** Begin Information provided **

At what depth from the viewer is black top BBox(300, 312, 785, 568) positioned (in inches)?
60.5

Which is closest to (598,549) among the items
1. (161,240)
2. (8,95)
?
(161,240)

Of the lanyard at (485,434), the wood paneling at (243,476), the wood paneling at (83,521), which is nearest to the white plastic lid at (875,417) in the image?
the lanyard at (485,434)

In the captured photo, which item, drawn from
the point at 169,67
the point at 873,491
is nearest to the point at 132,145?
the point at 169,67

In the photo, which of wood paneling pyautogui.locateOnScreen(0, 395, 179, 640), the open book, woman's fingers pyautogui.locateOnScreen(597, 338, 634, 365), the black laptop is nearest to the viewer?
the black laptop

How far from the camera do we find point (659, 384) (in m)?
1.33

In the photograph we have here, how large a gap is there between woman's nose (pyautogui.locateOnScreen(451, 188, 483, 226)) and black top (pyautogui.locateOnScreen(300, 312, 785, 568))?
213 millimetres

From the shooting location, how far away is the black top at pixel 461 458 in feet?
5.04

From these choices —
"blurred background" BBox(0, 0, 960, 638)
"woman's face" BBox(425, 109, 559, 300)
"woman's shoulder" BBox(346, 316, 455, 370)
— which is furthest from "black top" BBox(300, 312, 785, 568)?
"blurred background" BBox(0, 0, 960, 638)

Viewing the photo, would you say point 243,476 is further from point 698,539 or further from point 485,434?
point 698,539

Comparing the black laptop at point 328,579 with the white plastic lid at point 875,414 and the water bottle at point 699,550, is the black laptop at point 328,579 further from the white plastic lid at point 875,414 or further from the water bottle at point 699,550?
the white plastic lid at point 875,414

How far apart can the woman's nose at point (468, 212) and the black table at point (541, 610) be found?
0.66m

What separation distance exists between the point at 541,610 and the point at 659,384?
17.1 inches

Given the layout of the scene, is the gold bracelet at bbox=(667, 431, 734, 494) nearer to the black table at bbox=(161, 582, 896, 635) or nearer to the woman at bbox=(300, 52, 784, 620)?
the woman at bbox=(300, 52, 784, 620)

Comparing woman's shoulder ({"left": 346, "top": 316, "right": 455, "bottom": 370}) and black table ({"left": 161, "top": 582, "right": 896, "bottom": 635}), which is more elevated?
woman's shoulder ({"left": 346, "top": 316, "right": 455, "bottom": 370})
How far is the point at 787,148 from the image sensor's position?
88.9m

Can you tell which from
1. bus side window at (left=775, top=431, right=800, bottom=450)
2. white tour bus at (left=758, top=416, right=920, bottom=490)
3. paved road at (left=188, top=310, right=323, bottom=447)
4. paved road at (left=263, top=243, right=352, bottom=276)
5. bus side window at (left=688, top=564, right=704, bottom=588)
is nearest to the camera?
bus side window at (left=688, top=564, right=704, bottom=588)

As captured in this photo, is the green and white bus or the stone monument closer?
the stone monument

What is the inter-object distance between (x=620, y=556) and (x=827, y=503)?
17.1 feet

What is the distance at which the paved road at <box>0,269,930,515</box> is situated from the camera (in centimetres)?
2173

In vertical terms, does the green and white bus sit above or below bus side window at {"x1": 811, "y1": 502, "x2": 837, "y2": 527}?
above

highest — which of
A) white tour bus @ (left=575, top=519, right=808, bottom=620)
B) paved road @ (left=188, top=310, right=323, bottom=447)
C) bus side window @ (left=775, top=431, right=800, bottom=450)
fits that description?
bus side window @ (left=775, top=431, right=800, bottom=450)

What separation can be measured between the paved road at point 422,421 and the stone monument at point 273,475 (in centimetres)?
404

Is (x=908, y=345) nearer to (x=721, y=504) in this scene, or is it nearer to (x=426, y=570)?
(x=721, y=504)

** End Information provided **

- **Work instructions**: Copy the material above word for word, from its first line to its last, keeping every line in its original order.

- **Final result**:
At what depth from the viewer is black top BBox(300, 312, 785, 568) positioned (in inches)?
60.5

Which is closest to (598,549) among the items
1. (161,240)
2. (8,95)
?
(161,240)

Of the lanyard at (485,434), the wood paneling at (243,476), the wood paneling at (83,521), which is nearest to the white plastic lid at (875,417) in the image?
the lanyard at (485,434)

In the captured photo, which item, drawn from
the point at 169,67
the point at 873,491
is nearest to the point at 132,145?
the point at 169,67

In the photo, which of wood paneling pyautogui.locateOnScreen(0, 395, 179, 640), the open book, woman's fingers pyautogui.locateOnScreen(597, 338, 634, 365), the black laptop is nearest to the viewer?
the black laptop

How far from the camera do we find point (659, 384) (in m)?
1.33

In the photograph we have here, how large a gap is there between woman's nose (pyautogui.locateOnScreen(451, 188, 483, 226)) and black top (pyautogui.locateOnScreen(300, 312, 785, 568))?
213 millimetres

From the shooting location, how far away is the black top at pixel 461 458 in feet?
5.04

From these choices —
"blurred background" BBox(0, 0, 960, 638)
"woman's face" BBox(425, 109, 559, 300)
"woman's shoulder" BBox(346, 316, 455, 370)
— which is furthest from "black top" BBox(300, 312, 785, 568)?
"blurred background" BBox(0, 0, 960, 638)

Viewing the photo, would you say point 243,476 is further from point 698,539 or further from point 485,434?
point 698,539

Comparing the black laptop at point 328,579 with the white plastic lid at point 875,414 and the water bottle at point 699,550, is the black laptop at point 328,579 further from the white plastic lid at point 875,414 or further from the water bottle at point 699,550?
the white plastic lid at point 875,414

How far apart can the woman's nose at point (468, 212) and the black table at point (541, 610) be found?
0.66m

What separation distance exists between the point at 541,610 and the point at 659,384?
17.1 inches

Given the layout of the scene, is the gold bracelet at bbox=(667, 431, 734, 494) nearer to the black table at bbox=(161, 582, 896, 635) or nearer to the woman at bbox=(300, 52, 784, 620)?
the woman at bbox=(300, 52, 784, 620)

Comparing woman's shoulder ({"left": 346, "top": 316, "right": 455, "bottom": 370}) and black table ({"left": 161, "top": 582, "right": 896, "bottom": 635}), which is more elevated?
woman's shoulder ({"left": 346, "top": 316, "right": 455, "bottom": 370})
How far is the point at 787,148 from the image sensor's position?
88.9m

Can you tell which from
1. bus side window at (left=775, top=431, right=800, bottom=450)
2. white tour bus at (left=758, top=416, right=920, bottom=490)
3. paved road at (left=188, top=310, right=323, bottom=447)
4. paved road at (left=263, top=243, right=352, bottom=276)
5. bus side window at (left=688, top=564, right=704, bottom=588)
is nearest to the camera?
bus side window at (left=688, top=564, right=704, bottom=588)

As captured in this photo, is the green and white bus or the stone monument closer?
the stone monument

What is the inter-object distance between (x=620, y=556) and (x=827, y=503)?
17.1 feet

What is the distance at which the paved road at <box>0,269,930,515</box> is situated from the camera (in centimetres)?
2173

In vertical terms, does the green and white bus sit above or below bus side window at {"x1": 811, "y1": 502, "x2": 837, "y2": 527}?
above

highest — which of
A) white tour bus @ (left=575, top=519, right=808, bottom=620)
B) paved road @ (left=188, top=310, right=323, bottom=447)
C) bus side window @ (left=775, top=431, right=800, bottom=450)
fits that description?
bus side window @ (left=775, top=431, right=800, bottom=450)

What separation can be measured between the paved road at point 422,421 and the stone monument at point 273,475 (in centimetres)?
404

Is (x=908, y=345) nearer to (x=721, y=504) in this scene, or is it nearer to (x=426, y=570)?
(x=721, y=504)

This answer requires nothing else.